The die was cast in 1987, when he defeated Richard Lugar, the man with the most sophisticated grasp of foreign affairs on Capitol Hill, for the post of leading Republican on what was then a Democrat-controlled foreign relations committee. His Republican colleagues chose Senator Helms for one reason and one reason alone, the party's unshakeable commitment to the principle of seniority. It was the same suicidally sentimental imperative that drove the Republican Party last year to choose the veteran Bob Dole as its presidential candidate. Senator Lugar had served fewer years in the Senate and, never mind his manifestly superior aptitude for the job, did not have a chance. Senator Helms emerged from that vote to proclaim "a victory for the seniority system".

It was a victory, as it has turned out, for a vision of humanity that embraces chemical and nuclear weapons proliferation, deeply religious free-market murderers, homophobes, bigots and misery without end for the world's poor. It's not the horse, but Caligula that has ascended the Senate throne.

The convention everyone wanted - until now

The Chemical Weapons Convention has been endorsed so far by 68 countries, including Britain but excluding the United States, where ratification awaits a decision by the Senate.

The deadline is 29 April, after which countries which have not ratified their commitment to the convention will be denied the right to participate in an international commission appointed to verify adherence to the convention's terms and carry out inspections of suspected violators.

Countries which fail to sign up to the convention will also be subject to punitive trade measures affecting manufacturers of benign chemicals.

The US government has been an enthusiastic proponent of such a convention since global negotiations to reduce the risks of chemical warfare began during the presidency of Ronald Reagan, continuing through the presidency of George Bush.
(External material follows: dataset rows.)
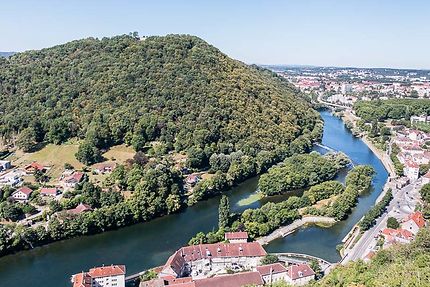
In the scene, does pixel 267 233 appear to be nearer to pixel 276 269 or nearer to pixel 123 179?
pixel 276 269

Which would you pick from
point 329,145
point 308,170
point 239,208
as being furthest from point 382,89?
point 239,208

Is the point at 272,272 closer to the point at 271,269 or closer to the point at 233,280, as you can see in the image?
the point at 271,269

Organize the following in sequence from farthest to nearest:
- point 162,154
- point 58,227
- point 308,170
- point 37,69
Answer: point 37,69
point 162,154
point 308,170
point 58,227

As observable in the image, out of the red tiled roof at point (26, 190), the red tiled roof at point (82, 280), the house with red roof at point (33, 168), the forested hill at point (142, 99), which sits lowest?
the red tiled roof at point (82, 280)

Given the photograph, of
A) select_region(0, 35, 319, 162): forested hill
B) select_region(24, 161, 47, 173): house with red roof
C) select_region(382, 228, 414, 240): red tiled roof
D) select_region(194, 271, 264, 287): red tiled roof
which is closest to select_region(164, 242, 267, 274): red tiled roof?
select_region(194, 271, 264, 287): red tiled roof

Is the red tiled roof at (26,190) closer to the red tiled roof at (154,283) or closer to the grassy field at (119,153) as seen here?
the grassy field at (119,153)

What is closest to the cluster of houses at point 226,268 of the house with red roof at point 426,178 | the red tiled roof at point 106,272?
the red tiled roof at point 106,272
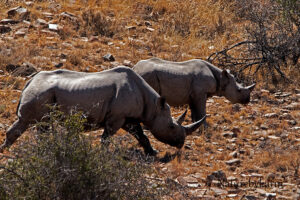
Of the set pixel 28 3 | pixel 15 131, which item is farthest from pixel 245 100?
pixel 28 3

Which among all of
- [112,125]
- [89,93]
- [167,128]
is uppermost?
[89,93]

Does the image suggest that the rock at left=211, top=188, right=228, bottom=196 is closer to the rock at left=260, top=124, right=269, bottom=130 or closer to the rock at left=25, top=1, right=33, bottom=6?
the rock at left=260, top=124, right=269, bottom=130

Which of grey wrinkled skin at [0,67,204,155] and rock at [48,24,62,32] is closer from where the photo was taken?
grey wrinkled skin at [0,67,204,155]

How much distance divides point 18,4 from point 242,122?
8.90 m

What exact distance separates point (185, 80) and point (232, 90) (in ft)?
4.55

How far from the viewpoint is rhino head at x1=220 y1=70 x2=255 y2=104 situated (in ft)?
38.0

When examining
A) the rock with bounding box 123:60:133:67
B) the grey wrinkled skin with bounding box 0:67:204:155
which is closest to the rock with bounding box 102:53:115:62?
the rock with bounding box 123:60:133:67

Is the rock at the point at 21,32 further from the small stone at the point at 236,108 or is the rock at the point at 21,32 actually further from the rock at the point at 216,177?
the rock at the point at 216,177

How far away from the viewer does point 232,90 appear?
1177 centimetres

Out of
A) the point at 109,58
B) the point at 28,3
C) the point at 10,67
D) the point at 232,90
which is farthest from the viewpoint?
the point at 28,3

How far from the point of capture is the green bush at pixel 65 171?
5.84m

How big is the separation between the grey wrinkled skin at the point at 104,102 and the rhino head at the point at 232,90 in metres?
2.39

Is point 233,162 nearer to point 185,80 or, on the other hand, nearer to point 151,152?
point 151,152

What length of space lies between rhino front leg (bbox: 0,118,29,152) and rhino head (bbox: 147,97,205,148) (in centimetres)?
218
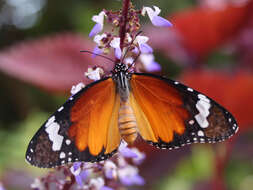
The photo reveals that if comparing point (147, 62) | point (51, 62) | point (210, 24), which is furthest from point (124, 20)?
point (51, 62)

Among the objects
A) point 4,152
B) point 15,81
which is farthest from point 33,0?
point 4,152

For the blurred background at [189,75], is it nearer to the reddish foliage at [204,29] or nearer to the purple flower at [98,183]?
the reddish foliage at [204,29]

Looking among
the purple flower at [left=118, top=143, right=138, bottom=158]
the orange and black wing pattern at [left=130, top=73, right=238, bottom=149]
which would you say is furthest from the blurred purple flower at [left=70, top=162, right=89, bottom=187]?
the orange and black wing pattern at [left=130, top=73, right=238, bottom=149]

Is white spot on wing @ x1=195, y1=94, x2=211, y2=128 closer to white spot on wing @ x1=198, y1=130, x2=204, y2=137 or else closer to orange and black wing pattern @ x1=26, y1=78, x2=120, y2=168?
white spot on wing @ x1=198, y1=130, x2=204, y2=137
President Clinton said in his State of the Union address earlier this month that the US had "no more important obligation" than to ratify the convention. The Pentagon, the US intelligence community and US chemical manufacturers are all in favour too.

Should the Senate miss the April deadline, in accordance with the wishes of Senator Helms, the US will not only suffer grave political embarassment, it will be denied entry to the convention's powerful ruling body and the US chemical industry will endure losses calculated at $600m (pounds 375m) in lost export opportunities.